THE PROBLEM:
Copy each of the records below word for word, keeping every line as it stands.

STORED ROWS:
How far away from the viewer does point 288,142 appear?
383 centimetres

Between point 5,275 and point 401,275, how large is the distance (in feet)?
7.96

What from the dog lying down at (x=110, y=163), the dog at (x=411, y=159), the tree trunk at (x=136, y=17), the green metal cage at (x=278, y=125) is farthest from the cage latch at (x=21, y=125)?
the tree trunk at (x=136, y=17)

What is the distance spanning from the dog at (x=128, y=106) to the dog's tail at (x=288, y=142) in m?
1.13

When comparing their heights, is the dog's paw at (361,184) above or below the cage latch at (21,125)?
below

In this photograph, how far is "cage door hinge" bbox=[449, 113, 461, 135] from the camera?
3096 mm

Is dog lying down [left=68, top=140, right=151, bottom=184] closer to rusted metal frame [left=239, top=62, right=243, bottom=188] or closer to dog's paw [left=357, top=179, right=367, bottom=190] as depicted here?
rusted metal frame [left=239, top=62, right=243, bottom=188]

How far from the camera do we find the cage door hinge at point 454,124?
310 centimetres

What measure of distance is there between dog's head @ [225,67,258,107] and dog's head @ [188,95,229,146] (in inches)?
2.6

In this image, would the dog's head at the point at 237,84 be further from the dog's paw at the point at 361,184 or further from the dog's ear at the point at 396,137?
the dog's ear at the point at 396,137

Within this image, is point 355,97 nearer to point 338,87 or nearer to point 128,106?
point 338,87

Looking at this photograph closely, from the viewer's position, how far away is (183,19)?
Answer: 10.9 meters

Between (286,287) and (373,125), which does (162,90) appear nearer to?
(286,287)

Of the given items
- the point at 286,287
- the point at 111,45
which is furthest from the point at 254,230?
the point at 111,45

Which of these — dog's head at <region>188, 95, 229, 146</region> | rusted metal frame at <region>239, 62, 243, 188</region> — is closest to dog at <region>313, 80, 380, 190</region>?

TASK SOLUTION:
How far away from the viewer does point 288,142 appear?
383 centimetres

Between point 5,275 and point 401,275, how large is the distance (in feet)?
7.96

What from the dog lying down at (x=110, y=163), the dog at (x=411, y=159), the tree trunk at (x=136, y=17), the green metal cage at (x=278, y=125) is farthest from the cage latch at (x=21, y=125)?
the tree trunk at (x=136, y=17)

What is the distance spanning from the dog at (x=128, y=106) to the dog's tail at (x=288, y=142) in m?
1.13

When comparing their heights, is the dog's paw at (361,184) above or below the cage latch at (21,125)?
below

In this photograph, how far is "cage door hinge" bbox=[449, 113, 461, 135] from the camera?
3096 mm

Is dog lying down [left=68, top=140, right=151, bottom=184] closer to rusted metal frame [left=239, top=62, right=243, bottom=188] or closer to dog's paw [left=357, top=179, right=367, bottom=190] as depicted here?
rusted metal frame [left=239, top=62, right=243, bottom=188]

How far from the camera do we find the cage door hinge at point 454,124?
310 centimetres

What measure of distance is there between dog's head @ [225,67,258,107] and dog's head @ [188,95,229,146] (in inches)?
2.6

In this image, would the dog's head at the point at 237,84 be further from the dog's paw at the point at 361,184 or further from the dog's ear at the point at 396,137?
the dog's ear at the point at 396,137

Within this image, is point 355,97 nearer to point 338,87 or nearer to point 128,106?
point 338,87

Looking at this photograph closely, from the viewer's position, how far away is (183,19)?
Answer: 10.9 meters

Between (286,287) and (373,125), which does (162,90) appear nearer to?
(286,287)

Of the given items
- the point at 286,287
- the point at 111,45
which is furthest from the point at 254,230?
the point at 111,45

Which of these — dog's head at <region>188, 95, 229, 146</region> | rusted metal frame at <region>239, 62, 243, 188</region> — is closest to dog at <region>313, 80, 380, 190</region>?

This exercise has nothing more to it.